Mediators are now getting involved in projects at an ever-earlier stage in proceedings. “Part of the perceived potential for ADR is to usurp litigation as the primary method of dispute resolution,” Wood says. “But it is equally important to stop disputes happening in the first place, by bringing mediators in at an early stage.”
The use of mediators to prevent conflict is already widespread in the construction industry. Construction is Cedr’s main user group, accounting for around one in seven cases. Increasingly, mediators are brought onto the managing boards of new projects at the outset, where they are in a better position to intervene if disputes occur.

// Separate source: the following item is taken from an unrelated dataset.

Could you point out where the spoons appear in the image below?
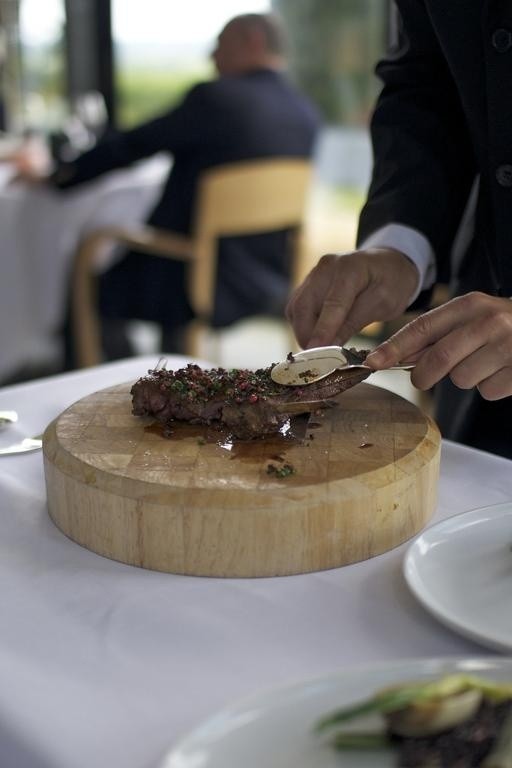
[270,345,418,386]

Central to this is the pre-action protocol released by the Technology and Construction Court in October last year. The protocol requires a party to set out their case in writing and for the defendant to respond to it within 28 days, with a view to having a meeting between the parties and discussions about how the case should be run in court if a deal cannot be struck.
According to Cedr, it is only a matter of time until other areas, such as medical negligence, follow their lead. “The whole ethos behind the Woolf reforms was for early and constructive settlement.
Pre-action protocols are a key part of this and have been successful already,” says Cedr director Bill Marsh. “The Technology and Construction Court has always been pro-active and was one of the first to embrace mediation. It would not surprise me now if others follow their lead. We will see a much greater use of these protocols.”
But while the growth of mediation seems assured, there remain areas where litigation is still the only possible means of resolution. The most common is the settling of a specific point of law, where the judge is called upon to set a precedent.
Mediation is also impossible where witnesses, expert or otherwise, disagree on the facts. The further polarised the parties are in their explanation of the facts, the more inevitable litigation becomes. And it is not just a question of legality.
“Suitability for mediation has little to do with the subject, much more to do with the objectives of the parties involved,” says Andrew Paton. “There will always be cases that people do not want to settle.”
Kinsky agrees. “Many people going into litigation are more interested in finding out who is liable rather than damages,” he says. “A lot of litigants say that their action is a matter of principle, and that what they really want is for the other party to admit they have got it wrong.”
The battle between mediation and litigation may not be over, but the prognosis for all forms of alternative dispute resolution is good. “I think we are going to see slow, solid growth,” Kinsky says.
“The success rates may go down as people become more experienced with the mediation process and less willing to concede as much as they once were. But it will definitely increase steadily, if not in the explosive way that was initially predicted.”